TO BE DONE
Translate this sentence from the Word of the Week post into Spanish: "Our suburban neighborhood, crowded with street traffic because of a never-completed freeway connection, is becoming more and more an open-air aviary."

TEXT EXCERPT

= = = =

Monday, May 23, 2016

Word of the Week - 116

"We've been on earth all these years and we still don't know for certain why birds sing."

Annie Dillard, "Pilgrim at Tinker Creek"

Word of the Week: AVIAN

Our suburban neighborhood, crowded with street traffic because of a never-completed freeway connection, is becoming more and more an open-air aviary.  This side street, with its power lines still strung overhead, is the site of regular shifts in the avian population, as though the bird chiefs got together to draw up a schedule, who perches where and sings when.

= = = =

RECORDS SUPPLIED
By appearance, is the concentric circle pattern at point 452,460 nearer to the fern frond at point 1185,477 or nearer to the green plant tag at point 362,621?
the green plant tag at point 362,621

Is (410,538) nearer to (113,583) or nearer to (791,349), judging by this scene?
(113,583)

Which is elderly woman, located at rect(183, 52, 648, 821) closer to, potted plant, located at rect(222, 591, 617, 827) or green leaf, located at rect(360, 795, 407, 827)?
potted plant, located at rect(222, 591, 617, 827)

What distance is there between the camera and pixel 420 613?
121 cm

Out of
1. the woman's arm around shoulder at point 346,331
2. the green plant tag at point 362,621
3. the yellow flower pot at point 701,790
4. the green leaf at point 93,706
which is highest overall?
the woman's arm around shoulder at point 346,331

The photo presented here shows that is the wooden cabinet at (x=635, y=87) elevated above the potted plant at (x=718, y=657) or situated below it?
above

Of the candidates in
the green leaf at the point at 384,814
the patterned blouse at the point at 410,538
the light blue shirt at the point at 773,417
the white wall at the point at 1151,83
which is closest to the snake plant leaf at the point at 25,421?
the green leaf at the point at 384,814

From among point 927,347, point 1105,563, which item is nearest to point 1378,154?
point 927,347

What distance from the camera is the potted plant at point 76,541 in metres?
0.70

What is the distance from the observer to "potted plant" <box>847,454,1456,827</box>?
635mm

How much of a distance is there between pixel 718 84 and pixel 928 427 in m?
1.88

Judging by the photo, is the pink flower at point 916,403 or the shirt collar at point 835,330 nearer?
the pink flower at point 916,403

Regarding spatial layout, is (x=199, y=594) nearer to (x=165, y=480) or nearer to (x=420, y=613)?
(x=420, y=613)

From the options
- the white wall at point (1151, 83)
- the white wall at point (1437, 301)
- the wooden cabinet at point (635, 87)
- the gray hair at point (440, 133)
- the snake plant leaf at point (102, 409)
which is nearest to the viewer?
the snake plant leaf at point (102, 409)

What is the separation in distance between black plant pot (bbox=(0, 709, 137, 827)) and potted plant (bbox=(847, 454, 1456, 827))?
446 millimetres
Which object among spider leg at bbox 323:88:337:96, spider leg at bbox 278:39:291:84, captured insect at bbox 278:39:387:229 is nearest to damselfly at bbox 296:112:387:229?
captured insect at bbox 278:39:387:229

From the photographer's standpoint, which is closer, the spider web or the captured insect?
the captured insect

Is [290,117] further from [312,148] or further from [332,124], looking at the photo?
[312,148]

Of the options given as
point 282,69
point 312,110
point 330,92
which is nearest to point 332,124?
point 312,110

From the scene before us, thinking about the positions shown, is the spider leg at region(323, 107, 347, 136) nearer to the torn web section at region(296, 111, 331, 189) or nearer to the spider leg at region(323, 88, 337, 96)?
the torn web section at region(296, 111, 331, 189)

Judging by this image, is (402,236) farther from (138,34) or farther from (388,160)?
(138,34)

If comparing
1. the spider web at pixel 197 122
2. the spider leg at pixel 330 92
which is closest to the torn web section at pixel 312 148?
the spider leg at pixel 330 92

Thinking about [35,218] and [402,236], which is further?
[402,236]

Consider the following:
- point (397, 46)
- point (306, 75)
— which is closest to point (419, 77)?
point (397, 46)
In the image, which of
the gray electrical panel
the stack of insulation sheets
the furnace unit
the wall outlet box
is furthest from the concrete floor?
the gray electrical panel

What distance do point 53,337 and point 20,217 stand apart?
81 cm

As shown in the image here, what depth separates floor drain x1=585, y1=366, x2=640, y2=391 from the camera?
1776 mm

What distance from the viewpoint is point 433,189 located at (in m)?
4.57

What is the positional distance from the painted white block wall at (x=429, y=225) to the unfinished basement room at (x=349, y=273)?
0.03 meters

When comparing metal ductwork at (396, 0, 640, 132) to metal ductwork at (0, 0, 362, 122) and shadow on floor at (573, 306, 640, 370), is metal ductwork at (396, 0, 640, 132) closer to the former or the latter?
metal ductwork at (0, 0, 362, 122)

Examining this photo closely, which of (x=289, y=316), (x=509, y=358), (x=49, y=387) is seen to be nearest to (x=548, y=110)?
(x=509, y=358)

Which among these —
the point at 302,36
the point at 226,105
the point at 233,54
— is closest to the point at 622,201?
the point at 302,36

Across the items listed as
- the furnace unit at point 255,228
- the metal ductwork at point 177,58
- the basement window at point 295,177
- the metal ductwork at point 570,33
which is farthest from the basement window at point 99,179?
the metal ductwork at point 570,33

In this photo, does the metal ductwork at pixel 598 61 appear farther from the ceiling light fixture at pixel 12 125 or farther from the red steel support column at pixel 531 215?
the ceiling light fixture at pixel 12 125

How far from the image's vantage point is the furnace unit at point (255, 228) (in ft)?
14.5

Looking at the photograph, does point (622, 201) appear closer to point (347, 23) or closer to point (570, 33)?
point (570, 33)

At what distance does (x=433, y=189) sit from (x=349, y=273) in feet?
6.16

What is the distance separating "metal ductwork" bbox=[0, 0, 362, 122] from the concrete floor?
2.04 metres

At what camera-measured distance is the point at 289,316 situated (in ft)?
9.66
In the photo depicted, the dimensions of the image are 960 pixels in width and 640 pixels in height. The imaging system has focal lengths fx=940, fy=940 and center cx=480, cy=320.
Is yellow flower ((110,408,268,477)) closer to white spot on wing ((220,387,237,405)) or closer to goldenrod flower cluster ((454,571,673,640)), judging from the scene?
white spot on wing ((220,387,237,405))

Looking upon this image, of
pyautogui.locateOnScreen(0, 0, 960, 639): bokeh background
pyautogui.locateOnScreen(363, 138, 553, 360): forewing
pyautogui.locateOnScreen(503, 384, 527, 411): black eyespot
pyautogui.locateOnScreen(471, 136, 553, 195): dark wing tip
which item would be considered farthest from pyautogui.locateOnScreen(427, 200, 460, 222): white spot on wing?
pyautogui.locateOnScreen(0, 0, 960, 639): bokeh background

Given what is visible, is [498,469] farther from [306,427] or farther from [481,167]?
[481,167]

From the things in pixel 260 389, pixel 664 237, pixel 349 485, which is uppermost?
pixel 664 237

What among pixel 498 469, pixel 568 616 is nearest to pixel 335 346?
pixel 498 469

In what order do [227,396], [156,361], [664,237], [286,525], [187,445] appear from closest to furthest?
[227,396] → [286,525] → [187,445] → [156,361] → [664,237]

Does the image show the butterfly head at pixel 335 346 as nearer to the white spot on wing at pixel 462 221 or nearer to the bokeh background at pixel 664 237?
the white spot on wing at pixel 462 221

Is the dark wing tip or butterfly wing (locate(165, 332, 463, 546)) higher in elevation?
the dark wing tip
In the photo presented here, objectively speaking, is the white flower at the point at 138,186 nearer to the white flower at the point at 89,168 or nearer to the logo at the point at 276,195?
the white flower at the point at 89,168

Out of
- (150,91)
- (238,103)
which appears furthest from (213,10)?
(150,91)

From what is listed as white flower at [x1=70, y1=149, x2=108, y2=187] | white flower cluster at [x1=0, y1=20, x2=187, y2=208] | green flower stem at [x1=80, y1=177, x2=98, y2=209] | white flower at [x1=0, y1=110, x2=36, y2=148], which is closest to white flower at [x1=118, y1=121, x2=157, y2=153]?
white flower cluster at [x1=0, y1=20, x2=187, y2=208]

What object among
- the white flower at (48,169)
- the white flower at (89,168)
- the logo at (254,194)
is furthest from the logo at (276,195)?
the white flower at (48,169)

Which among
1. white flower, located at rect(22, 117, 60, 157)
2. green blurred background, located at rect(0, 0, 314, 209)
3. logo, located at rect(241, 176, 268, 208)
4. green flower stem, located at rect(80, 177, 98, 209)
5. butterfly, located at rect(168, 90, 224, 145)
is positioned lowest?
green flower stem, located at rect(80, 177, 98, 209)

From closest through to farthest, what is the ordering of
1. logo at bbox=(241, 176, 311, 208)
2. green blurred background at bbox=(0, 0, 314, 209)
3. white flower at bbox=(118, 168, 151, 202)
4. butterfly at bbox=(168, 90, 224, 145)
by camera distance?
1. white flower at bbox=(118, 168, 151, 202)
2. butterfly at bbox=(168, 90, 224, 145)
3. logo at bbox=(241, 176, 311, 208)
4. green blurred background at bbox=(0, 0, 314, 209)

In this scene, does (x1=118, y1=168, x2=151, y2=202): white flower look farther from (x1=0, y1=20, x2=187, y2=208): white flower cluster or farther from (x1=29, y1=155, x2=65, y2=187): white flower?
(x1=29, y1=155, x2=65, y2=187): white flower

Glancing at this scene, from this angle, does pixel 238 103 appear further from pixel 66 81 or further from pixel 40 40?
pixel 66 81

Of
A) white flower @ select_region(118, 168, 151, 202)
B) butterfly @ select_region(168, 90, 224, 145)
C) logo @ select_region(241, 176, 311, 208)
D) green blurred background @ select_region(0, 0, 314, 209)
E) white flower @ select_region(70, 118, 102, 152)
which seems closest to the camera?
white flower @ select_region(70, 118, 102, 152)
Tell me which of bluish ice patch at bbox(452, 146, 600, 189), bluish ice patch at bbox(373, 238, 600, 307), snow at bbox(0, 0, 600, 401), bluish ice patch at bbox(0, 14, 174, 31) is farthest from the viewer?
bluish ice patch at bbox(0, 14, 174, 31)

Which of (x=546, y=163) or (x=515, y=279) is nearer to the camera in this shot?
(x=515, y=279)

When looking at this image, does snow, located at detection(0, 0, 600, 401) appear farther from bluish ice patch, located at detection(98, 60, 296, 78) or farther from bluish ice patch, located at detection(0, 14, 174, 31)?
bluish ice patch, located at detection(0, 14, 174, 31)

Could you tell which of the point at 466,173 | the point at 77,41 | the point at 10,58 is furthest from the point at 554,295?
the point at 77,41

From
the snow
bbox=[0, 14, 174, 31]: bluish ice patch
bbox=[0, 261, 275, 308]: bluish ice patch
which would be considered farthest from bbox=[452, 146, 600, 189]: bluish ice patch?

= = = =

CORRECT RESULT
Nuestro barrio residencial, congestionado por el tráfico debido a una conexión con la autopista que nunca se terminó, se está convirtiendo cada vez más en un aviario al aire libre.